Is the most immediate bond that you can form with him or her your common preference for some frame material? If I am that guy's brother, it's not 'cause of what I'm riding. A bike rider's a bike rider - because of how he thinks and behaves, not because of what his bike's made of. 

I said, "Whatever you think," because I was embarrassed. 

Because of my sweet old Lighthouse, a guy I've never met assumes a huge commonality of experience and taste. And calls me brother. We're authentic, the Ferrous Brothers, at a moment of recognition in Starbucks. I'm still embarrassed.

5 comments:

VC Slim said...

Ride on Maynard. My customary retort to a 'steel is real' greeting is 'yeah, real heavy'.

VC Slim said...

Ride on Maynard. My customary retort to a 'steel is real' greeting is 'yeah, real heavy'.

Anonymous said...

Steel is real, yeah. But then you realize that you rode your last custom bike for 2 decades, and a custom Ti frame is only $4K, so you quit riding steel. It's nice to see youngsters learning about nice classic construction, but will they ever learn to ride a bike?
Earle "I may have paid some dues by now" Young, Madison, Wisc.

Dan Brekke said...

Well, people look for commonalities where they can find them. Not a bad thing, but yeah, a little strange when it's based on something as simple as "hey, you ride a vintage (or "vintage") steel frame." Another thing that makes me feel strange is seeing someone pose their back against a tasteful backdrop for a photo shoot.
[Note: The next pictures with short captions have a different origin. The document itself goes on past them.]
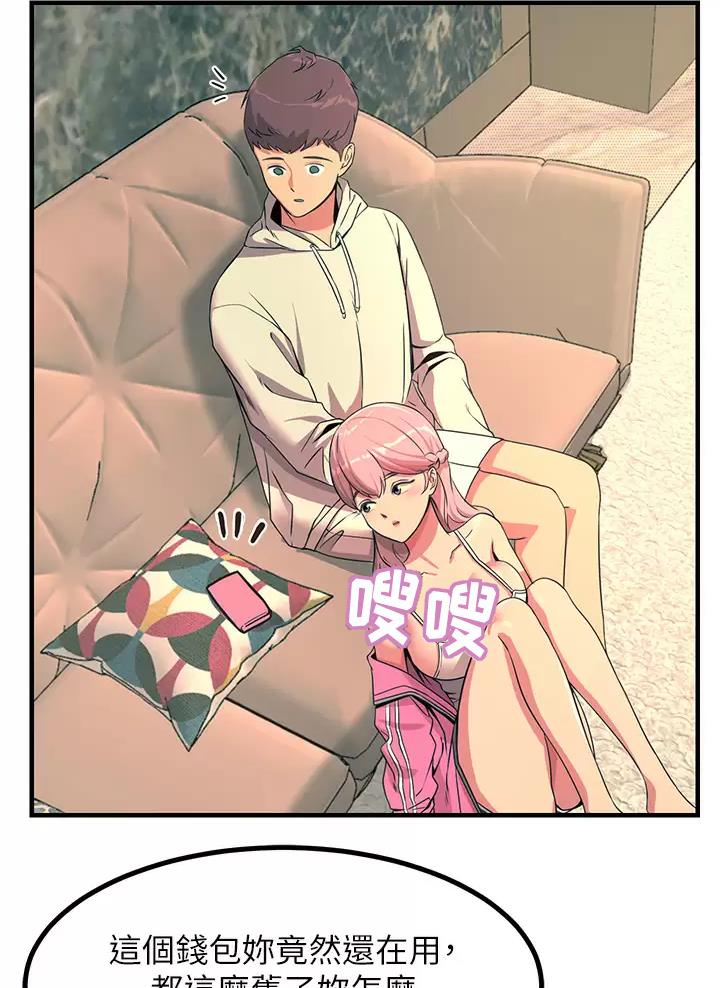 第39话31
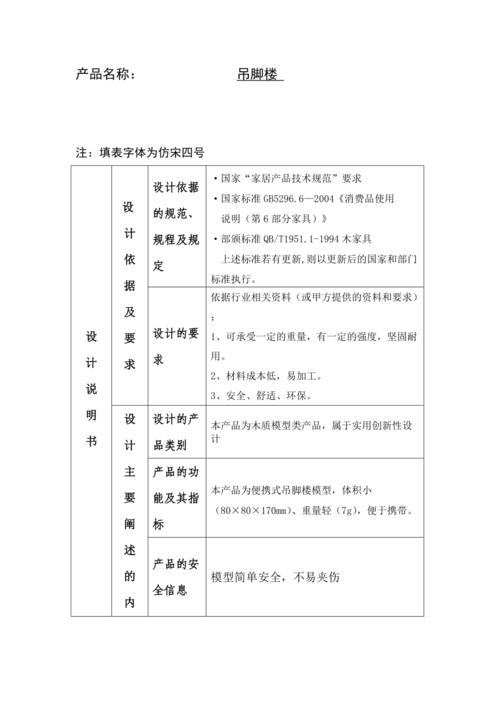 设计公司制作方案_设计公司制作方案怎么写。 设计公司制作方案_设计公司制作方案怎么写。 网站建设公司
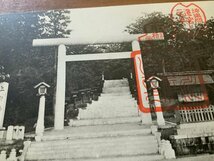 FF-7750 ■送料込■ 北海道 県社 上川神社 表参道第一鳥居 鳥居 石段 神社 寺 宗教 灯籠 風景 景色 絵葉書 郵便 古葉書 写真 古写真/くNAら_画像3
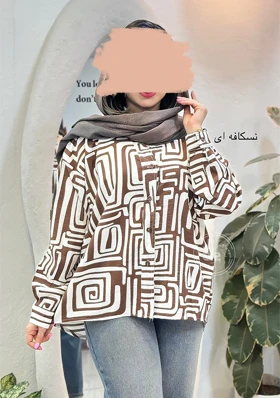 شومیز رابیا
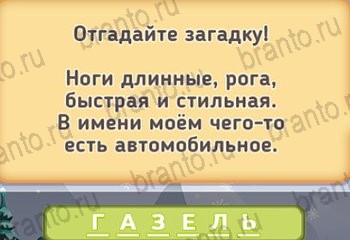 Игра Маша и три медведя - ответы на все уровни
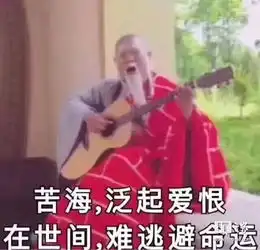 酱爆表情包动图七夕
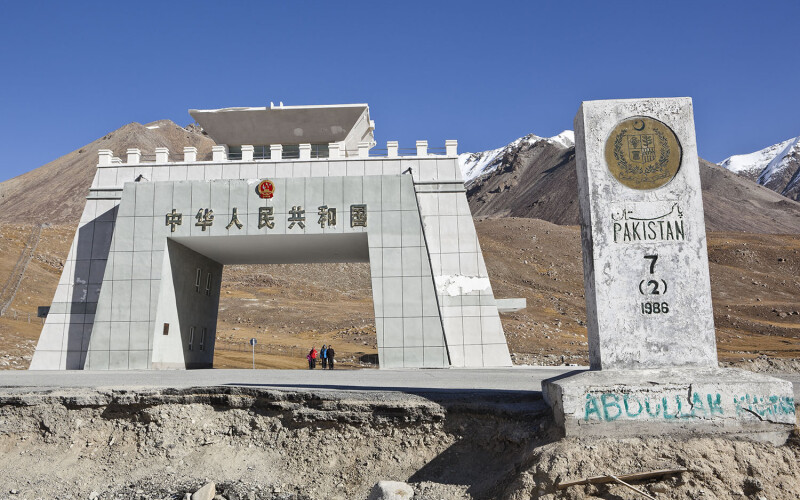 The border between Pakistan and China
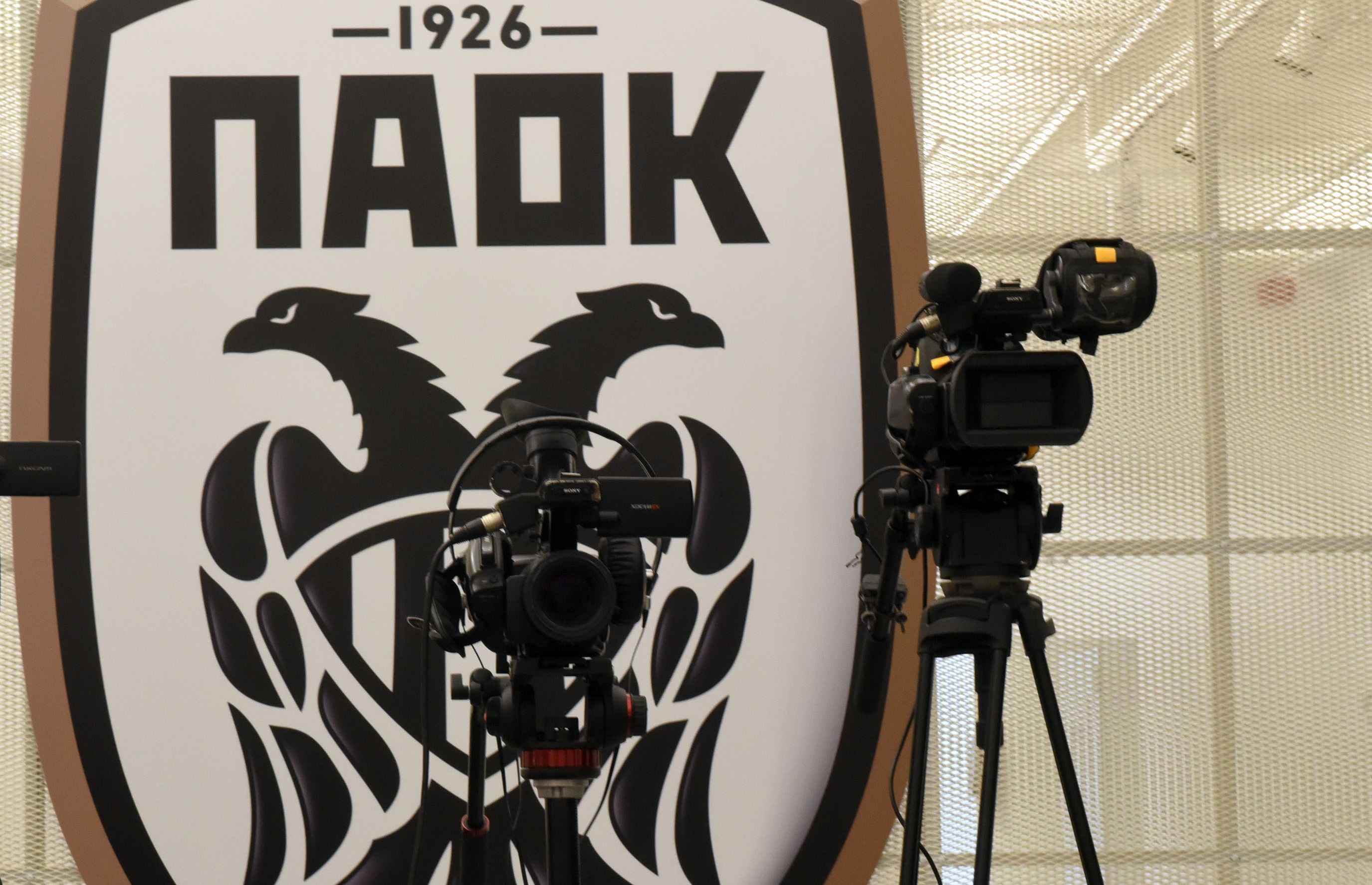 ΠΑΟΚ: Συνεχίζει στο PAOK TV με Σλόβαν και Πανιώνιο!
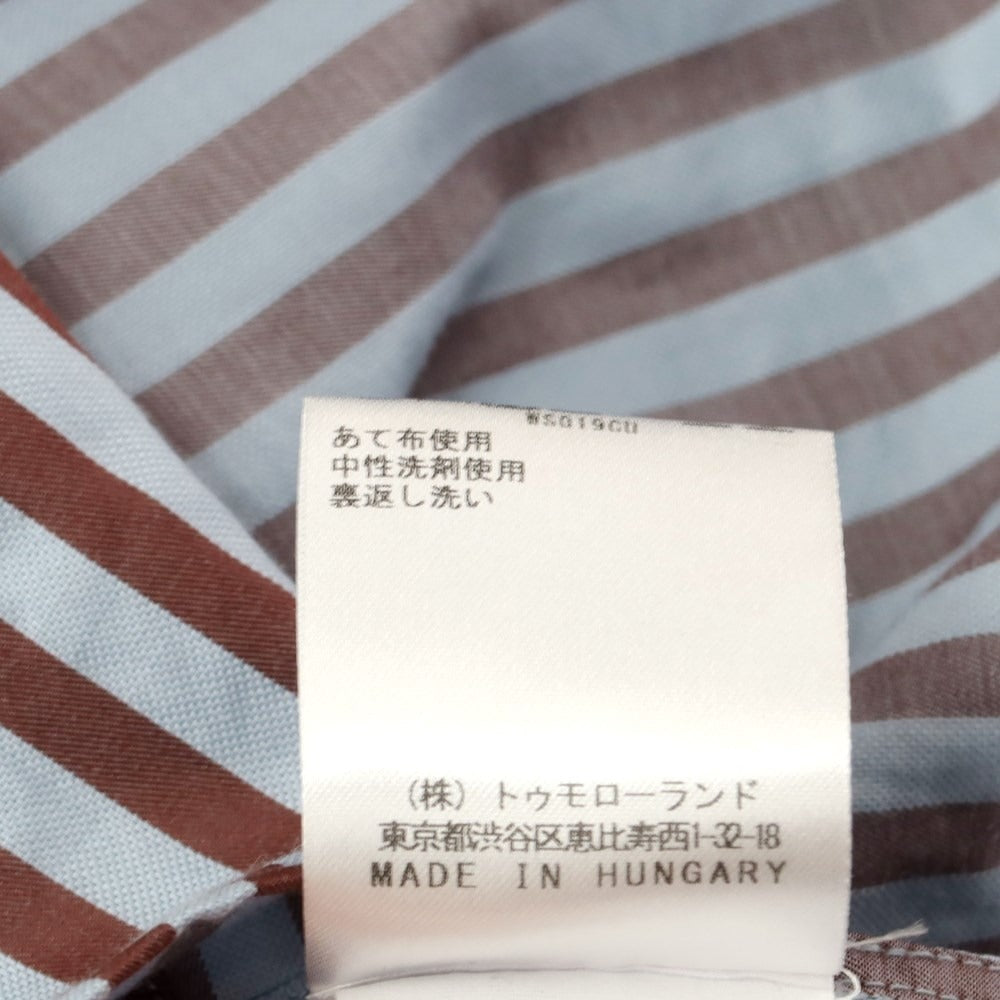 [Used] DRIES VAN NOTEN Cotton Striped Shirt Blue x Brown [Size 48] [BLU] [S/S/A/W] [Condition Rank C] [Men&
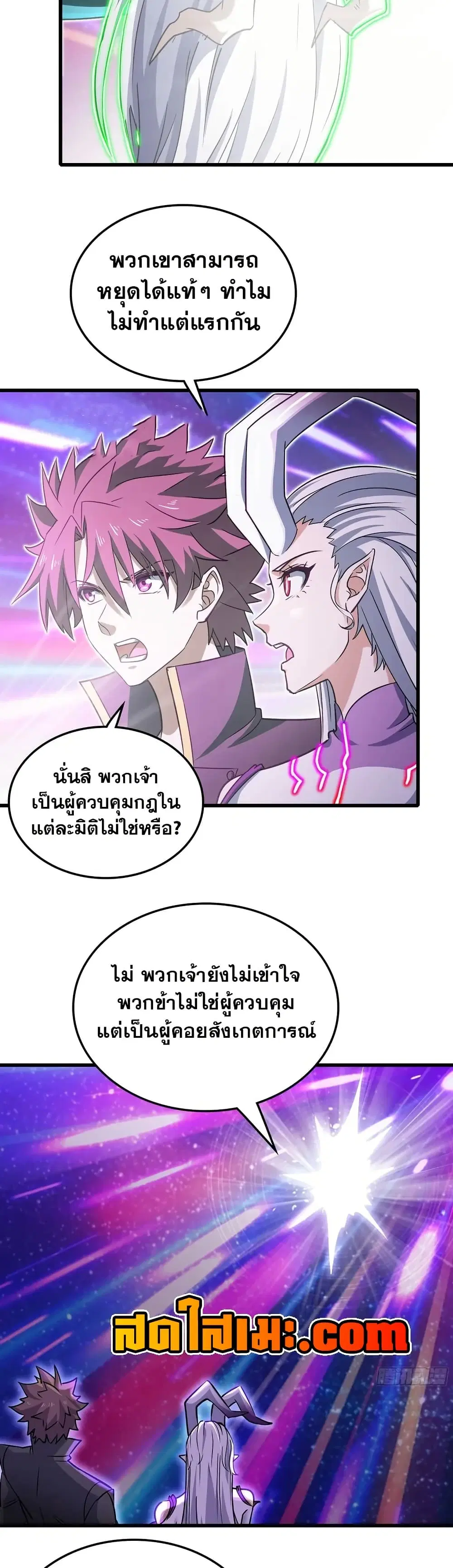 My Wife is a Demon Queen ตอนที่ 458 หน้า 17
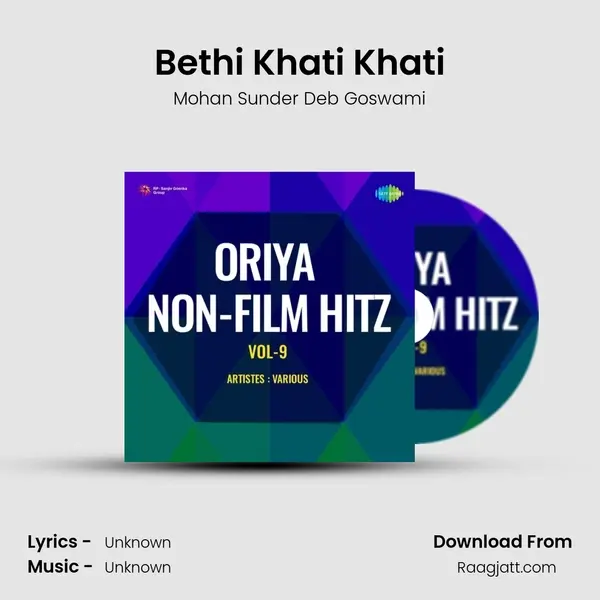 Bethi Khati Khati mp3 song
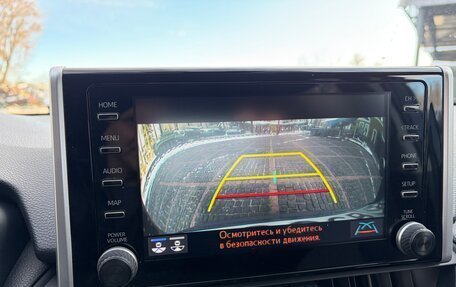 Toyota RAV4, 2019 год, 2 980 000 рублей, 40 фотография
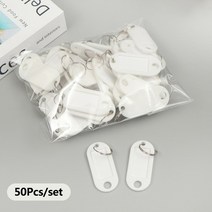 나무파쇄기 나무분쇄기 잔가지파쇄기 잔가지분쇄기30/50pcs 다채로운 플라스틱 키 체인 태그 번호 이름 수, 05 white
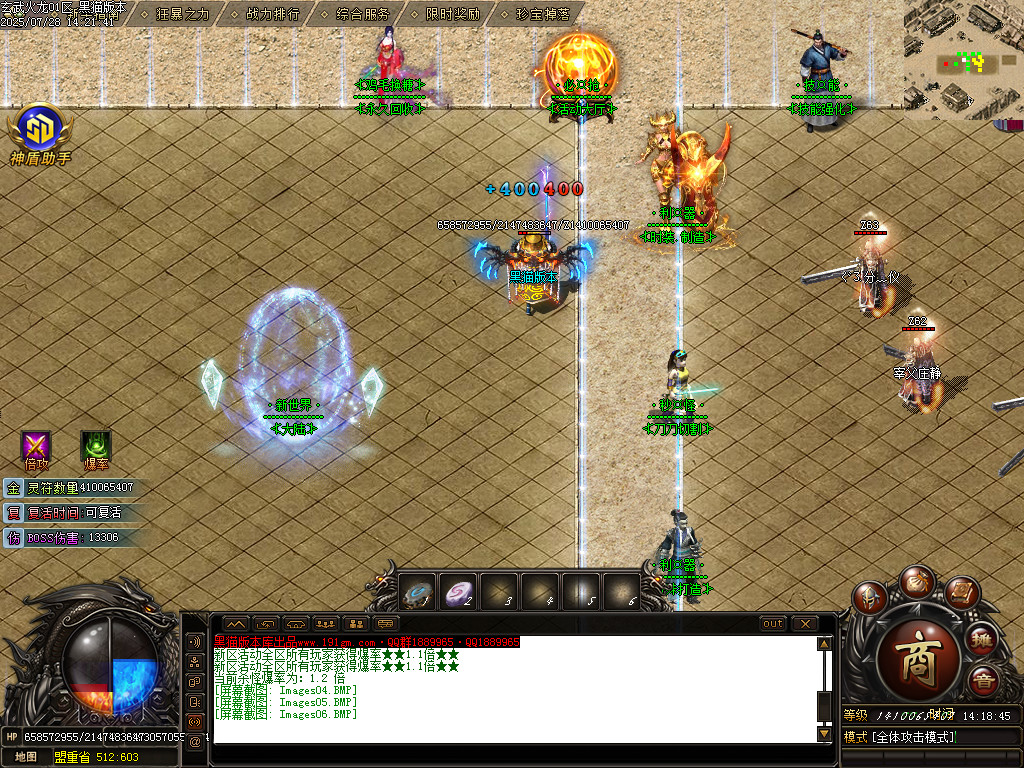 Images07.BMP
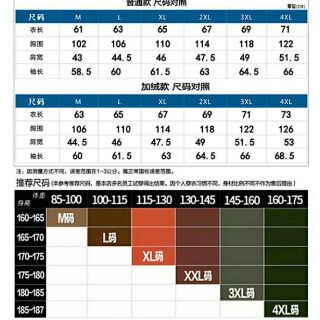 ÁO KHOÁC GIÓ NAM 2 LỚP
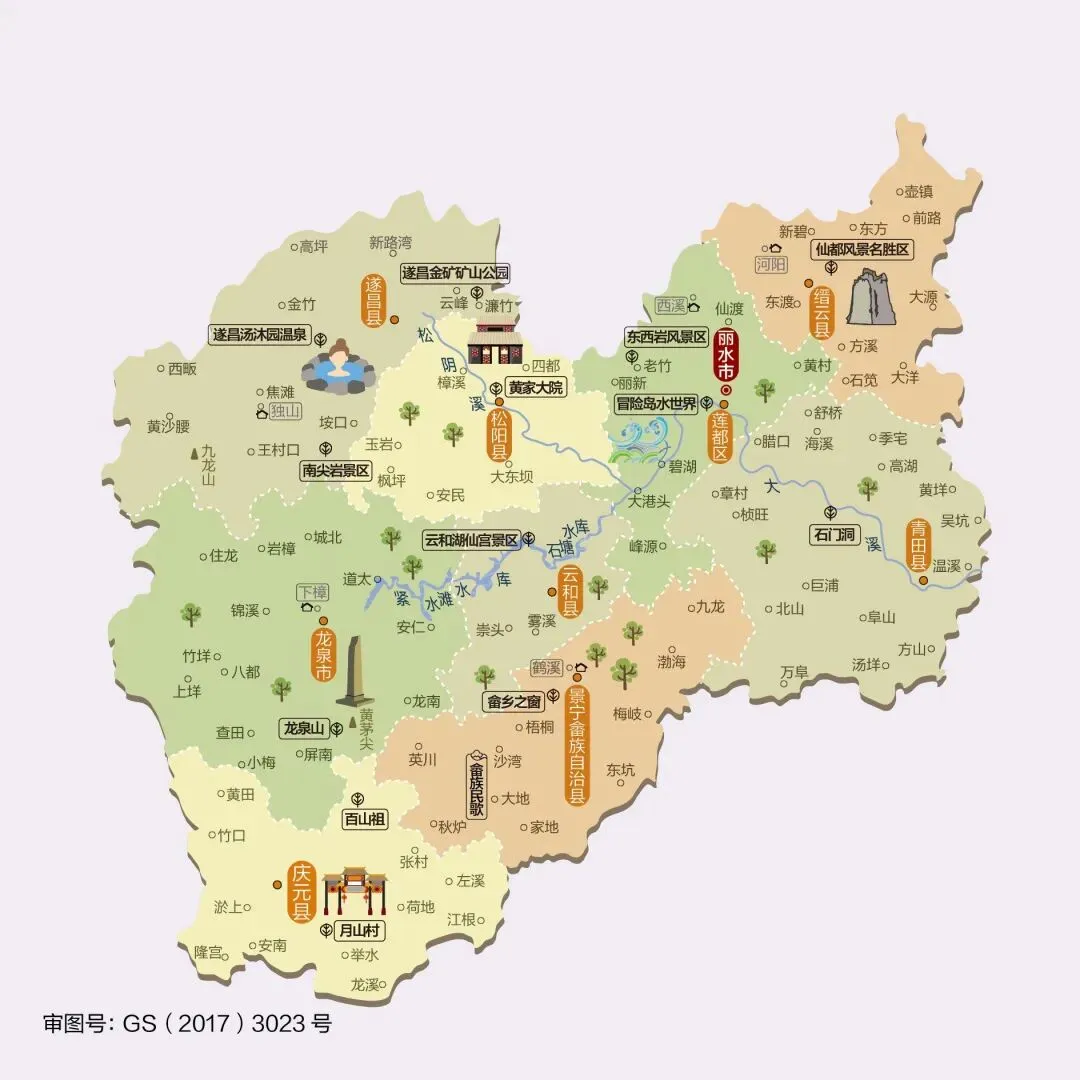 浙江丽水市旅游攻略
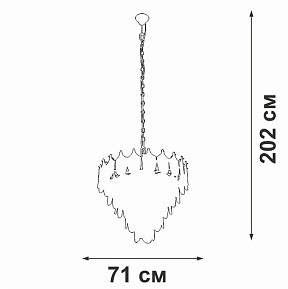 Подвесная люстра Vitaluce V5813 золото арт. V5813-8/17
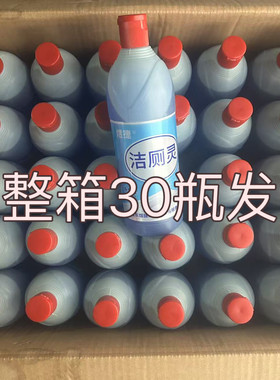 洁厕灵整箱30瓶装酒店否去污特价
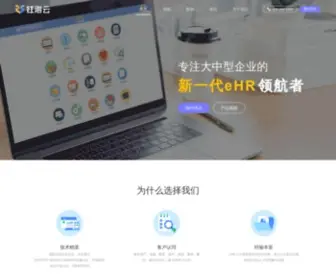 HR-Soft.cn(人事管理系统) Screenshot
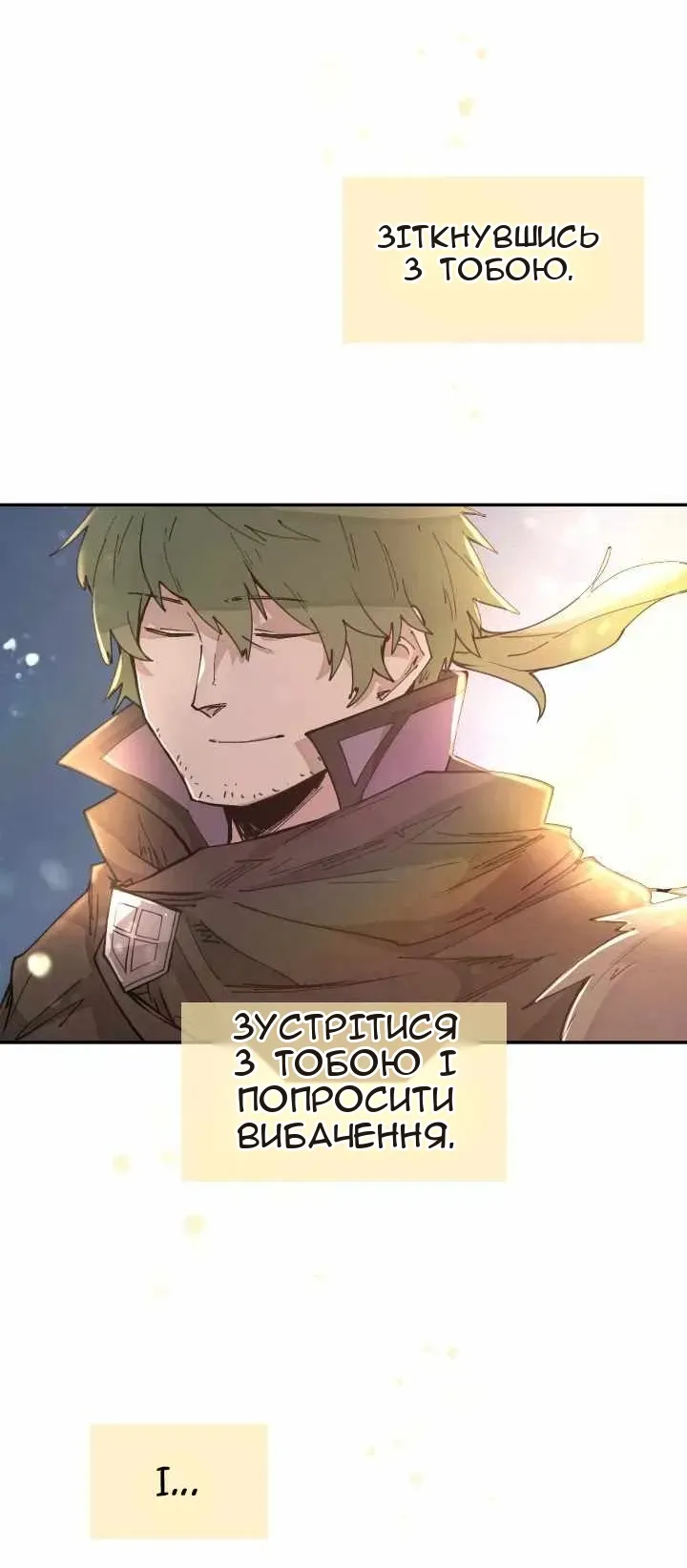 Сторінка 45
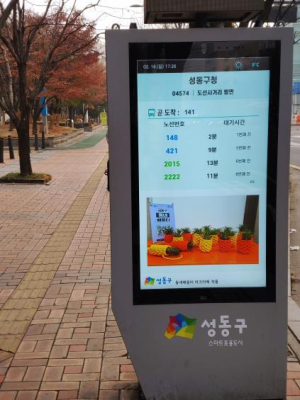 성동구, `우리동네 스마트 갤러리`…버스정류장이 전시 공간으로!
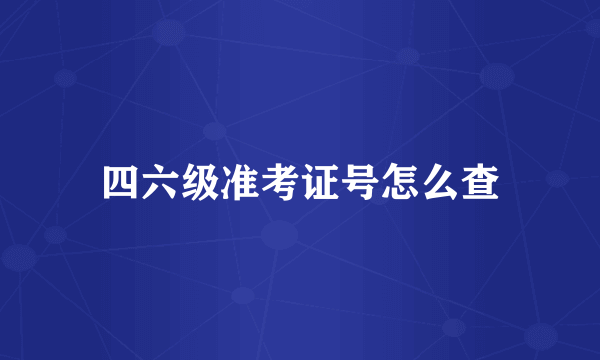 四六级准考证号怎么查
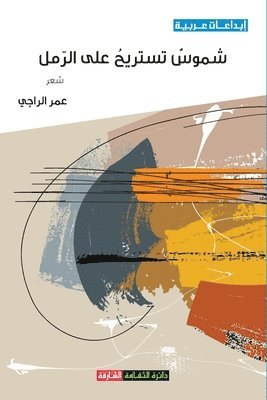 عمر الراجي, &#1575;&#1604;&#1585;&#1575;&#1580;&#161, ¿¿¿ ¿¿¿¿¿¿ - شموس تستريح على الرمل, Häftad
On the positive, less-strange side: One of the coolest bonding moments I've ever had with another cyclist was with a guy I encountered riding a rattle-trap ten-speed down Highway 1 south of Carmel. I was doing a short ride -- from downtown Monterey to Big Sur -- and at some point I passed this guy. His bike had steel-wire baskets in the back, and both baskets had garbage bags in them, I think. The guy riding the machine was stopping to pick up cans and bottles along the road. I'd pass him when he'd slow down, and then when we got to any kind of hill, he'd pass me. He was strong. We weren't riding in the city, so at some point I started talking to him -- probably said "Hi" when I passed him or shouted "Go!" when he passed me, or both. I remember that he called back to me, and it was like we were riding that breathtaking section of highway, across that famous Bixby Creek Bridge and past Point Sur, together.

By the time we approached Pfeiffer Big Sur State Park, where my family was going to meet me after passing me on the road, I knew the guy's name was Jack and that he was picking up empties to help pay for his ride down to San Diego from Sacramento. Yeah -- I was taken with his adventure. That's a long piece of road to navigate on what amounts to spare change. When I spotted our car up ahead, waiting on the shoulder by the state park, I told Jack to stop with me so I could give him some food or something. He did stop, and I introduced him to my wife and to the neighbors we were traveling with. He took a look at me after I took my helmet off and said, "Hey, you're OLD. You're my dad's age." We gave him some of the food we had in a cooler, and maybe a 20 for good measure, and wished him luck. All I can say about the encounter now is that I still think about it, though I have no doubt he made it where he's going. I'd like to think that he's found space in his life to remember that afternoon and remember it, and me, too.

Dan Brekke said...

I meant to say "pose their bike against a tasteful background." Posing their "back" may or may not be strange.